TÂCHES À RÉALISER>
**a.** Répondez, s'il vous plaît, à ces questions sur le texte sur les voeux :
(i) Sur quoi les adversaires gardent-ils un étrange silence ?
(ii) Qu'est-ce qui n'est point au pouvoir de l'homme ?
(iii) Qui persuade-t-on de faire des voeux avant même qu'ils aient le jugement éclairé ?
**b.** Modifiez le texte sur les voeux : recopiez-en le passage qui commence à « Secondement, pourquoi nos » et se termine à « soi, ou inconsidérément? », en remplaçant « adversaires » par « contradicteurs ».

TEXTE À LIRE>
----------
Secondement, pourquoi nos adversaires exagèrent-ils l'obligation des voeux, en gardant sur la nature de ces engagements un étrange silence? Que ne disent-ils que le voeu ne doit se faire que pour les choses possibles, qu'il doit être volontaire, spontané, réfléchi ? Mais personne n'ignore que la chasteté éternelle n'est point au pouvoir de l'homme, et qu'il y a très peu de personnes qui s'engagent d'elles-mêmes et après mûre délibération à la garder. On persuade nos jeunes filles et nos adolescents à faire des voeux avant même qu'ils aient le jugement éclairé; même souvent on les y contraint. Après cela est-il de l'équité de soutenir avec tant de chaleur l'obligation des voeux, lorsque tout le monde convient qu'il est contre la nature du voeu de le faire malgré soi, ou inconsidérément?
----------
BLOC DE DONNÉES>

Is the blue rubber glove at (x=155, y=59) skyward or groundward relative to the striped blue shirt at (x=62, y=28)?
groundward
----------
RÉPONSES AUX TÂCHES>
**a.**
(i) Sur la nature de ces engagements.
(ii) La chasteté éternelle.
(iii) Nos jeunes filles et nos adolescents.

**b.**
Secondement, pourquoi nos contradicteurs exagèrent-ils l'obligation des voeux, en gardant sur la nature de ces engagements un étrange silence? Que ne disent-ils que le voeu ne doit se faire que pour les choses possibles, qu'il doit être volontaire, spontané, réfléchi ? Mais personne n'ignore que la chasteté éternelle n'est point au pouvoir de l'homme, et qu'il y a très peu de personnes qui s'engagent d'elles-mêmes et après mûre délibération à la garder. On persuade nos jeunes filles et nos adolescents à faire des voeux avant même qu'ils aient le jugement éclairé; même souvent on les y contraint. Après cela est-il de l'équité de soutenir avec tant de chaleur l'obligation des voeux, lorsque tout le monde convient qu'il est contre la nature du voeu de le faire malgré soi, ou inconsidérément?